Parlormentarians (Discussion Leaders)
Meaningful discussion of ideas—the kind that will lead to meaningful interpretation and scholarship (your Further Reading responses, your Seminar Project)—requires active participation. I’m sure you have heard this before and encountered the expectation in all of your courses. But what does active participation entail? For my answer, I would point to the rhetorician and literary critic Kenneth Burke and his famous analogy for the dramatic nature of thinking known as the Burkean parlor:
Imagine that you enter a parlor. You come late. When you arrive, others have long preceded you, and they are engaged in a heated discussion, a discussion too heated for them to pause and tell you exactly what it is about. In fact, the discussion had already begun long before any of them got there, so that no one present is qualified to retrace for you all the steps that had gone before. You listen for a while, until you decide that you have caught the tenor of the argument; then you put in your oar. Someone answers; you answer her; another comes to your defense; another supports what you have to say; another disagrees. The discussion, however, is interminable. The hour grows late, you must depart. And you do depart, with the discussion still vigorously in progress. [Burke, The Philosophy of Literary Form: Studies in Symbolic Action]
Burke reminds us that thought (creative and critical alike) is an “unending conversation” in which new ideas (and people) continually refer back to the old ideas (and people) they replace.

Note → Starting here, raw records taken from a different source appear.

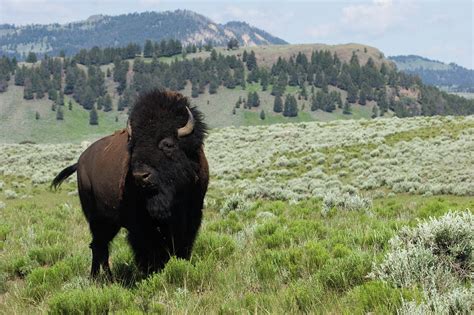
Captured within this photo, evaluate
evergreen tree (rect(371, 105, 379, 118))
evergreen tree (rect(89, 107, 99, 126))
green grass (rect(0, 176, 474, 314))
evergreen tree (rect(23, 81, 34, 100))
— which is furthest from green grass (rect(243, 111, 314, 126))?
green grass (rect(0, 176, 474, 314))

At the beginning of each week, one or two students will be assigned in advance to help the class advance our discussion and response to the reading. This means, as Burke reminds us, helping us review where we have been (the previous week), listen in on new reading, and suggest places we might go in the week ahead—put in your oar. Some have heard a pun there: put in your “or,” the beginnings of where you apply and extend and differ from what we have read and already understand. This isn’t a presentation or speech. Just be prepared to share responses from your commonplace book, quotations and questions and keywords from your reading, and initial ideas that you might develop for Further Reading, or beyond this week for your Seminar Project or other work you are doing as a scholar. Be prepared to review, to respond to questions, to ask the rest of us questions, to initiate new directions for discussion. The rest of the class should be prepared to respond and participate as well, since you are not lecturing. In other words, you will put in your oar for discussion in the class.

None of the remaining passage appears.